Saladin rapprocha son siège, mouilla le bout d'une mine de plomb et fixa un carré de papier sur la couverture de son carnet, en homme qui va prendre des notes.

Le premier instinct de la duchesse fut d'obéir tout de suite et aveuglément.

Aucun doute n'était en elle; on peut dire qu'elle était émerveillée et subjuguée. Si elle hésita, ce fut pour se recueillir en interrogeant sa mémoire.

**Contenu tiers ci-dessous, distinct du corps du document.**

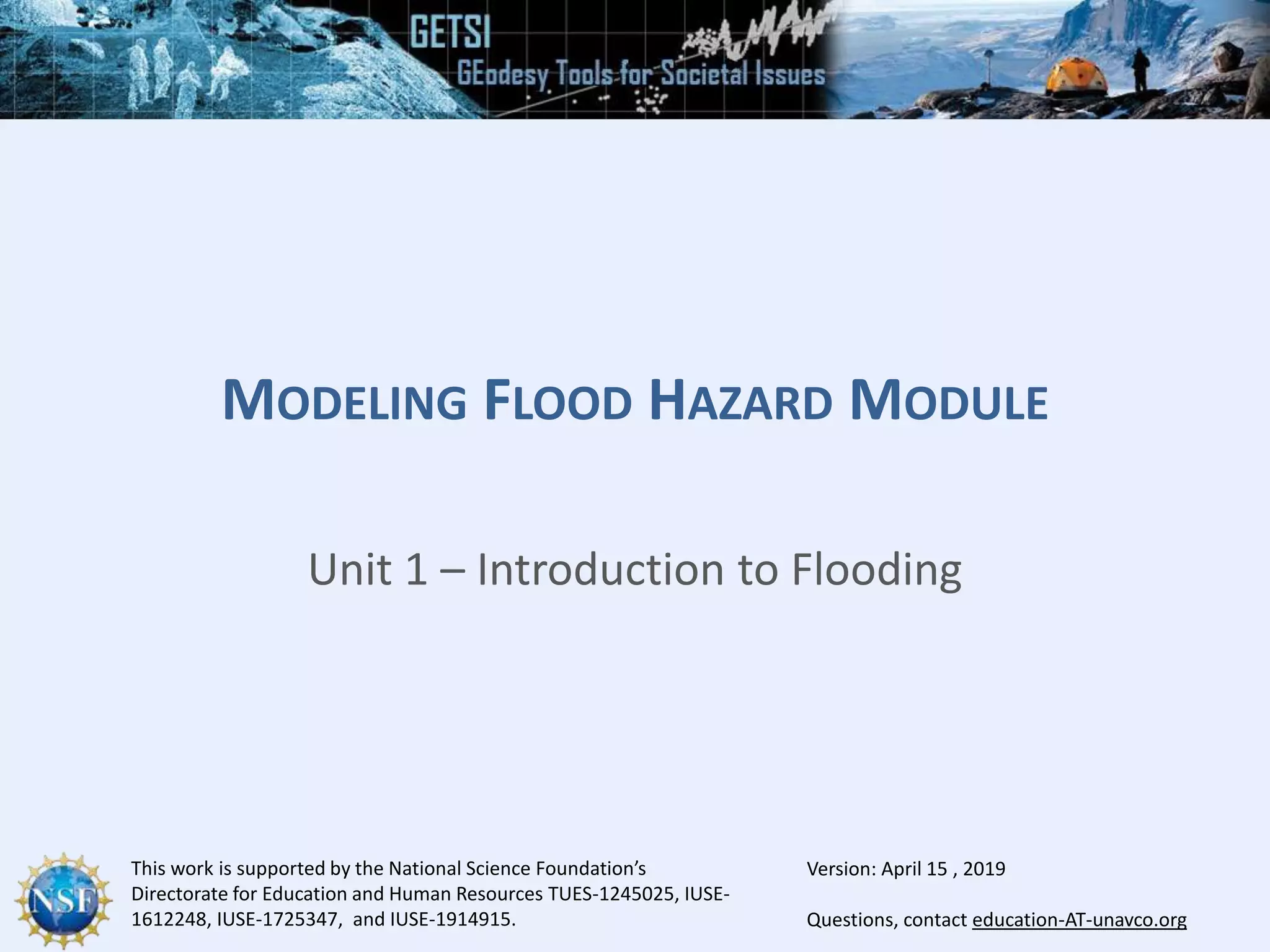 GETSI
GEodesy Tools for Societal Issues

MODELING FLOOD HAZARD MODULE

Unit 1 – Introduction to Flooding

NSF

This work is supported by the National Science Foundation's Directorate for Education and Human Resources TUES-1245025, IUSE-1612248, IUSE-1725347, and IUSE-1914915.

Version: April 15 , 2019

Questions, contact education-AT-unavco.org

—Y sommes-nous? demanda Saladin d'un ton impatient. Le temps est non seulement de l'argent, mais encore de la vie. J'attends.

Les yeux de la duchesse évitèrent les siens, parce que la pensée de monsieur de Chaves venait de traverser son esprit.

—Comment ignorez-vous une partie de la vérité, murmura-t-elle, vous qui avez appris des choses si difficiles à connaître?

Saladin eut un sourire.

—Nous voilà qui raisonnons, dit-il. Je veux bien raisonner, pourvu que cela ne dure pas plus de trois minutes. Je sais les choses que j'ai cherché à savoir, et ces choses-là n'étaient pas des plus faciles à deviner. Quant au reste, j'ai épargné ma peine, parce que j'avais la certitude de tout apprendre par vous.

—Si je ne pouvais..., commença la duchesse.